Creators say current law didn't anticipate model training on massive, often protected datasets-and they want compensation baked in. Tech stakeholders warn that overly tight rules will slow progress and put Australia behind peers.

"AI systems rely on large volumes of data, much of which is created by human effort and creativity," said Michelle Rowland. She added that the tech and creative industries need a compromise that works for both sides.

How Australia's stance compares

Countries like Japan and Singapore allow limited TDM exceptions. Australia's decision to withhold a broad exception moves it closer to a paid-use framework.
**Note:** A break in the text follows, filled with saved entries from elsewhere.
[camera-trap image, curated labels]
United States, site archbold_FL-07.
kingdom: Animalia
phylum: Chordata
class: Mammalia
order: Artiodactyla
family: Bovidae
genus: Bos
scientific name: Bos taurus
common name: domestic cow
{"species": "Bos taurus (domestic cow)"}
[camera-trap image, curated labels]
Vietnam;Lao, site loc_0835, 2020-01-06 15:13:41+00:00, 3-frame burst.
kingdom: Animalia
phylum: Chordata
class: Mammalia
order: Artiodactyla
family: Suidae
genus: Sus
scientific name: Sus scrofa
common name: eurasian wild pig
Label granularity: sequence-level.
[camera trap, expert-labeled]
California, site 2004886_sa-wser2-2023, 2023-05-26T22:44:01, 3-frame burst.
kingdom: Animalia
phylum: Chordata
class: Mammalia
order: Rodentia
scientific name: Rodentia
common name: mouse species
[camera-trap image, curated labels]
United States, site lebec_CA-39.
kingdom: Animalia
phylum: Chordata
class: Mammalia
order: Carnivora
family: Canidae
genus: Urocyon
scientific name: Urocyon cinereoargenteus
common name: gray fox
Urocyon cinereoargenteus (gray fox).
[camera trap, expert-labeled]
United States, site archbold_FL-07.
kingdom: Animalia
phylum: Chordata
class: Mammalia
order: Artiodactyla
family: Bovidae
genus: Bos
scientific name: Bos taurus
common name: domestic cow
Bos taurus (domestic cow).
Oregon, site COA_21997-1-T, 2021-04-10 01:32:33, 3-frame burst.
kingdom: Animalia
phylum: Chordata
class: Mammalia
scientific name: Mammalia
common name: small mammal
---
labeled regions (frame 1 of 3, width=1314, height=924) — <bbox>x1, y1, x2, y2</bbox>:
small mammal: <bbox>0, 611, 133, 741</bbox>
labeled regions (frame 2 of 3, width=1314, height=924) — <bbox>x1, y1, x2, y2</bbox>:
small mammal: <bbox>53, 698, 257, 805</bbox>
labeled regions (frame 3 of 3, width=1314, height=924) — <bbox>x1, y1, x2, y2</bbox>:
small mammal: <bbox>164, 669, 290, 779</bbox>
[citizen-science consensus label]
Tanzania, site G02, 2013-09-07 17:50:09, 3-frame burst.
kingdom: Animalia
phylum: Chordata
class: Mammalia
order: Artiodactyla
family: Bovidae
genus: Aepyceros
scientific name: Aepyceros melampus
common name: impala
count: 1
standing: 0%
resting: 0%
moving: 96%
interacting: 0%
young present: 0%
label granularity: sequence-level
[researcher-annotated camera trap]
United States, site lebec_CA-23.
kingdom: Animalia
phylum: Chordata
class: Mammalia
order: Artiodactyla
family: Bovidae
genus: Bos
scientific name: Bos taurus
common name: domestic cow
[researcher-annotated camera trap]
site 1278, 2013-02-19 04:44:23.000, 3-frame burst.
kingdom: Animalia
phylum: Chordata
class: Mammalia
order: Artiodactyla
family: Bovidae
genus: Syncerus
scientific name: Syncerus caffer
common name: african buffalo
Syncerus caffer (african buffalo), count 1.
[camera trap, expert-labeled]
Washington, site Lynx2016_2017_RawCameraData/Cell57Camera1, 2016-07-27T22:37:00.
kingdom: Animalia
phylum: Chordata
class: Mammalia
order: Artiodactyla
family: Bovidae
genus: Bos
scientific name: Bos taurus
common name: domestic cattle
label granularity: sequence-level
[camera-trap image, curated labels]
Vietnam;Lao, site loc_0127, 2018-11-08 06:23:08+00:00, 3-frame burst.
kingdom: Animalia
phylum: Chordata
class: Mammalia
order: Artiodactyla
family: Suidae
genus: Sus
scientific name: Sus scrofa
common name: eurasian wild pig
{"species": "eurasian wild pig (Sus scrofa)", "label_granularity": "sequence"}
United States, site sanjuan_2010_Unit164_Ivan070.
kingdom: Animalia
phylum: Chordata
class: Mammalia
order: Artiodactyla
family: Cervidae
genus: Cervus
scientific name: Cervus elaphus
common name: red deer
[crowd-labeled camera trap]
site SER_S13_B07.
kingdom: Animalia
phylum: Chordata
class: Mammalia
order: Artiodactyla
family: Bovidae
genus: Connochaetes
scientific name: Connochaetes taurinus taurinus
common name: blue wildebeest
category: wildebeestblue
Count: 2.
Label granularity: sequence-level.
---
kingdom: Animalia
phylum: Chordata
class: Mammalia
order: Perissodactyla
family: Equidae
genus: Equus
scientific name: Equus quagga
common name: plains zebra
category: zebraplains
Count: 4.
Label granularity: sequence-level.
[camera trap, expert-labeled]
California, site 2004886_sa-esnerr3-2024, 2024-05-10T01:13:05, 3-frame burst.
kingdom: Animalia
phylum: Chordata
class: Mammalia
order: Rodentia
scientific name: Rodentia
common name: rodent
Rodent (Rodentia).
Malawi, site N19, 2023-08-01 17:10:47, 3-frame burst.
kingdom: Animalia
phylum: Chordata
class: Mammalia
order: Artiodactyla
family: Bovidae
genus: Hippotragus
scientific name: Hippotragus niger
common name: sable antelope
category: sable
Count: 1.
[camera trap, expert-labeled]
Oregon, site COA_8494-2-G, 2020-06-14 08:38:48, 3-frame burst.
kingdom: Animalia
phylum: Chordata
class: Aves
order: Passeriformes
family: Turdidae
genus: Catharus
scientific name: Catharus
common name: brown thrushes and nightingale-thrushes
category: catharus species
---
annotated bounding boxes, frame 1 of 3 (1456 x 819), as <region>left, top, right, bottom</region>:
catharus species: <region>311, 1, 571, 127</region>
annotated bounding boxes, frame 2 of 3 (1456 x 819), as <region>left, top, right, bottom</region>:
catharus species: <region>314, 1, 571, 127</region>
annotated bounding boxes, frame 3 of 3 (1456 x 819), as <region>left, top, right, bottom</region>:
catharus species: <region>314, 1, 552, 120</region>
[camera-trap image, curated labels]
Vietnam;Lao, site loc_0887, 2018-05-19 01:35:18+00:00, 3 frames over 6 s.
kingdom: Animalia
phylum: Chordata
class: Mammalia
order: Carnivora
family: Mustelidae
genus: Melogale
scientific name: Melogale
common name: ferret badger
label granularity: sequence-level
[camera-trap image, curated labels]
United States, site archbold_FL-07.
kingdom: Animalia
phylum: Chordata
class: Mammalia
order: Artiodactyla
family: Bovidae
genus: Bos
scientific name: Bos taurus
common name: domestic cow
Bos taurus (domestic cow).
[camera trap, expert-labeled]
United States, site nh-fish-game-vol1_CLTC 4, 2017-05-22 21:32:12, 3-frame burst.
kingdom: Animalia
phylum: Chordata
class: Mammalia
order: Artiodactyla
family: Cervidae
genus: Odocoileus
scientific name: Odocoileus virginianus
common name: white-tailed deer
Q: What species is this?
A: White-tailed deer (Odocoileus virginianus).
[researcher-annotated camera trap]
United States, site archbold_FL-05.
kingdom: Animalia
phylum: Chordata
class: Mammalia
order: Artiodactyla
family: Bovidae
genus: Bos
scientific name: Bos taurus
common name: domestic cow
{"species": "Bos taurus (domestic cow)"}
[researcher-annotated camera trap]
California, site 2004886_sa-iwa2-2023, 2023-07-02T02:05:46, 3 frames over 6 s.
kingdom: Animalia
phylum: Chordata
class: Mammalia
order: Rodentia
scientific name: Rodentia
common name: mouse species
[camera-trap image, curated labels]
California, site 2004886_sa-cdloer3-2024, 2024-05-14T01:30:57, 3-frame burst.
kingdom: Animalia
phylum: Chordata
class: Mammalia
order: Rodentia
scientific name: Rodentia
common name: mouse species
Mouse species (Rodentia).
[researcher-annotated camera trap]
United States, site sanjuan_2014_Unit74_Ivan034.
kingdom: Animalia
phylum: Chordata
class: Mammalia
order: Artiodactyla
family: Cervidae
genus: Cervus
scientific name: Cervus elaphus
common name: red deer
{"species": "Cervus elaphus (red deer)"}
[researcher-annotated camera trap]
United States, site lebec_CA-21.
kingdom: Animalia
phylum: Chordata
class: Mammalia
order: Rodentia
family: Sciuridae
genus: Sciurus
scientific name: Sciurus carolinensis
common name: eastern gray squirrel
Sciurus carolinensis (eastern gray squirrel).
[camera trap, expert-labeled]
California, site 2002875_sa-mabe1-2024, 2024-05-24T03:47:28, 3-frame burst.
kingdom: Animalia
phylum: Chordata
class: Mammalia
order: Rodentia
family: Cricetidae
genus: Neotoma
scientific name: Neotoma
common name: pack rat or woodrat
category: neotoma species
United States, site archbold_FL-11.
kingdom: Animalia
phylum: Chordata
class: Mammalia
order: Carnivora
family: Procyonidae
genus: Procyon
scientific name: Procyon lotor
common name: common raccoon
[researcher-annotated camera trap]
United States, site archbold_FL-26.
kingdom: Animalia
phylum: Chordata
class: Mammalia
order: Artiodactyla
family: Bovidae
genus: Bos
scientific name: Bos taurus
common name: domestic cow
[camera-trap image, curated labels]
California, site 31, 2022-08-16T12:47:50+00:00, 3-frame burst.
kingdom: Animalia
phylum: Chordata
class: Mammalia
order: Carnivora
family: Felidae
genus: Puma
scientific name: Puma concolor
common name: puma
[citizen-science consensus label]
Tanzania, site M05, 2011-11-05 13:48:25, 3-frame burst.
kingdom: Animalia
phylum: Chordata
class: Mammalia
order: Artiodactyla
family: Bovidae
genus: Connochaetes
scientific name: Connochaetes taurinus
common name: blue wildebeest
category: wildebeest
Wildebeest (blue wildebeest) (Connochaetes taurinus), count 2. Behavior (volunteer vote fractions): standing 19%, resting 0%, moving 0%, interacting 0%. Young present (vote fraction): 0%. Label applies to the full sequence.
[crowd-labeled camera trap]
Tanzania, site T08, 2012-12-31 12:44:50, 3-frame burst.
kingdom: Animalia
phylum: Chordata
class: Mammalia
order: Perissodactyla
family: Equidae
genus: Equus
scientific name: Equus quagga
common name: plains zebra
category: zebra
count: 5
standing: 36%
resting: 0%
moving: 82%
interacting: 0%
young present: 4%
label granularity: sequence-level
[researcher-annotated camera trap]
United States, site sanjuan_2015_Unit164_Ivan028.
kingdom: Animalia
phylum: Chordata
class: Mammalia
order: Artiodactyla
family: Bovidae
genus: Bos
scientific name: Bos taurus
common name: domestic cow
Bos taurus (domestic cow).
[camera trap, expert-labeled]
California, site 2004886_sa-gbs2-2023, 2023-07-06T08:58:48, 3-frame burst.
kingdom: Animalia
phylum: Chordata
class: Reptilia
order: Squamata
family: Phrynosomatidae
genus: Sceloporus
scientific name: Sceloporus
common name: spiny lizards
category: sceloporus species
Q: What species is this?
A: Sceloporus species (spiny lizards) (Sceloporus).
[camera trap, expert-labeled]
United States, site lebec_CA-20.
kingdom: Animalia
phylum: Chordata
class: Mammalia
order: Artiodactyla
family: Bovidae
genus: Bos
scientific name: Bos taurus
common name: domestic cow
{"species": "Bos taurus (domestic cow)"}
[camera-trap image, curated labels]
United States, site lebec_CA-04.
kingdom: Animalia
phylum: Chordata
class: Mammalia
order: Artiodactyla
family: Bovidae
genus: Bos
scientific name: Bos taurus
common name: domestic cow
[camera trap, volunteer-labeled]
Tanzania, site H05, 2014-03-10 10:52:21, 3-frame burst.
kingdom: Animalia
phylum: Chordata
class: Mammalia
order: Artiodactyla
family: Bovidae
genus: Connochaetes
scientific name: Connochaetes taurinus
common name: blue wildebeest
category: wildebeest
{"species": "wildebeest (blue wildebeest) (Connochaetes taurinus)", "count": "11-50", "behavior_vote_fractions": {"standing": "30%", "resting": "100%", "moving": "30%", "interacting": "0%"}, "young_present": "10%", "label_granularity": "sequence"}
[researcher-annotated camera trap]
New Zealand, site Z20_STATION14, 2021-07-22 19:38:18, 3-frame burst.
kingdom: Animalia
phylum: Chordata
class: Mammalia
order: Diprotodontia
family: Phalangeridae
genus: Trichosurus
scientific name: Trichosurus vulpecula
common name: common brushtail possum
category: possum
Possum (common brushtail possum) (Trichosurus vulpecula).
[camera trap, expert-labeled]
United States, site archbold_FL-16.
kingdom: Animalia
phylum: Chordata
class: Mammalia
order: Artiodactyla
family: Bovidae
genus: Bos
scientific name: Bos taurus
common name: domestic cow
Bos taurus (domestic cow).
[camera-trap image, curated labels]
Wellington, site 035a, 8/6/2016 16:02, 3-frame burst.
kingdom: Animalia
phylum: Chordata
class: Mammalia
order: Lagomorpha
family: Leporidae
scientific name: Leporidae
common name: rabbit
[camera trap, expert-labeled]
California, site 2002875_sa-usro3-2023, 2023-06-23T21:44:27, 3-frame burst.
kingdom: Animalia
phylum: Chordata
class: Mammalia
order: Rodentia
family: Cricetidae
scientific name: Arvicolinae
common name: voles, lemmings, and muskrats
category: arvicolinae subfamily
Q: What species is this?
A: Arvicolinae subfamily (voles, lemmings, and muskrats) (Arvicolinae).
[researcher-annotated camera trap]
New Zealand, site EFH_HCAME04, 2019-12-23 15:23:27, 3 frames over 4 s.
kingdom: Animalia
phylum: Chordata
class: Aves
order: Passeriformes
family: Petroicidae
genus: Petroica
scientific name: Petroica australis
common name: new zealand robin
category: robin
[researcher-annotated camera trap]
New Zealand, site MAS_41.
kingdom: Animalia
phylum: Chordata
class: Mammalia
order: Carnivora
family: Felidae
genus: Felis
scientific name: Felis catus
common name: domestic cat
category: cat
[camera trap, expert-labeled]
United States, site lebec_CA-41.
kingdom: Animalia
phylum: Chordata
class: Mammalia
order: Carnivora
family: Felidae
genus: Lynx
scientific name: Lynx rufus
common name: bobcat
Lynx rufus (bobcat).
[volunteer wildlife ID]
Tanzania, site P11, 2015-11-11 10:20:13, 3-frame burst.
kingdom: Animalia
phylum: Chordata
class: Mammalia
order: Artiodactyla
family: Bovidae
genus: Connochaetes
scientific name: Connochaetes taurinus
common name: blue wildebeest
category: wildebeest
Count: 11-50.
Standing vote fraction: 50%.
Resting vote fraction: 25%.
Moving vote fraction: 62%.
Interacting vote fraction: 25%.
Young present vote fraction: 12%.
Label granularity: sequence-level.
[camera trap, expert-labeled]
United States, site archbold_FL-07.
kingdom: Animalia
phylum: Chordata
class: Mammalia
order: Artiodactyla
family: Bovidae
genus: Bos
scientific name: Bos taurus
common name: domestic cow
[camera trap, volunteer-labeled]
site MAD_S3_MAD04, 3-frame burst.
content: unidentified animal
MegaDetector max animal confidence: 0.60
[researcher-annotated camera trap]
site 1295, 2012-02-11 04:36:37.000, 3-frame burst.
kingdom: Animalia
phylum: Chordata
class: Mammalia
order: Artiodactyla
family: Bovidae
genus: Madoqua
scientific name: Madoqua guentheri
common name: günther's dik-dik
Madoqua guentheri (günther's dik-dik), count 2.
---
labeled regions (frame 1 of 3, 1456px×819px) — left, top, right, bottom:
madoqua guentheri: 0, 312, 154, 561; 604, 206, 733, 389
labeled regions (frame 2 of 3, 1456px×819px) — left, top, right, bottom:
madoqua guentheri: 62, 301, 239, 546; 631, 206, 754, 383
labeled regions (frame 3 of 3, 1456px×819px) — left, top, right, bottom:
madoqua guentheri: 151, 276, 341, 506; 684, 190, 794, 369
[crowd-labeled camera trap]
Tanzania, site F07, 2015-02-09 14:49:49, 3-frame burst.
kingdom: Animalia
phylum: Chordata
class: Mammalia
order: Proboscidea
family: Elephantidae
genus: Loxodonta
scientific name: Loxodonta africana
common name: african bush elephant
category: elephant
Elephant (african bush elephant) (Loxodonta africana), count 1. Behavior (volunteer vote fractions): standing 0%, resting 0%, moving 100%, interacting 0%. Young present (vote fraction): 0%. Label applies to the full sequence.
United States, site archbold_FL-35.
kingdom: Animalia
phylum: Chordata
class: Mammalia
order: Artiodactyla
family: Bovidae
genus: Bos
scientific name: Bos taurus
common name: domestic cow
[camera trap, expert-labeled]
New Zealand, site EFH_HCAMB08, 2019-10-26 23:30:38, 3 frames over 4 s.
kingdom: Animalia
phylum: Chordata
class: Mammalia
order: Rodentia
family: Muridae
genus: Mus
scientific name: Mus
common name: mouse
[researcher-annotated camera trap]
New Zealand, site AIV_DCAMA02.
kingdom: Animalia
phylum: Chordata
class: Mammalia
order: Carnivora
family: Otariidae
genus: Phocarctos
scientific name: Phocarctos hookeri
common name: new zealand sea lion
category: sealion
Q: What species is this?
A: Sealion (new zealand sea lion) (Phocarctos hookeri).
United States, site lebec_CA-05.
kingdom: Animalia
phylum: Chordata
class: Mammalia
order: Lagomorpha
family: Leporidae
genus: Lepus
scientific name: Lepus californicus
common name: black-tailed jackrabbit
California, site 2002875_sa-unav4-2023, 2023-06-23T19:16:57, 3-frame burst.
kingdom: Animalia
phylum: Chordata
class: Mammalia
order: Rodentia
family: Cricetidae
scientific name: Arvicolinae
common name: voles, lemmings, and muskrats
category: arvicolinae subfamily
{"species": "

If a licensing mechanism lands, expect standardized rates, collective management discussions, and compliance audits to follow.

For context on current policy settings, see the Attorney-General's Department overview of copyright policy here.

Action items before the meeting wraps

  • Rightsholders: compile registries of works, confirm ownership chains, and flag high-value catalogs for priority licensing.
  • AI developers: pause unlicensed ingestion of protected corpora; document consent, licenses, and opt-outs for existing datasets.
  • Both sides: draft model clauses for training rights, data lineage, output restrictions, and compliance audits.
  • Prepare submissions: be ready to engage the Reference Group with pragmatic proposals on rates, safe harbors, and dispute resolution.

What to watch next

  • Whether the Copyright Act will expressly recognize training-use licenses and collective administration.
  • Procedural reforms that cut costs for takedowns, discovery, and injunctions against unlicensed use.
  • Any carve-outs for research or public-interest uses-and how "publicly available" will be treated.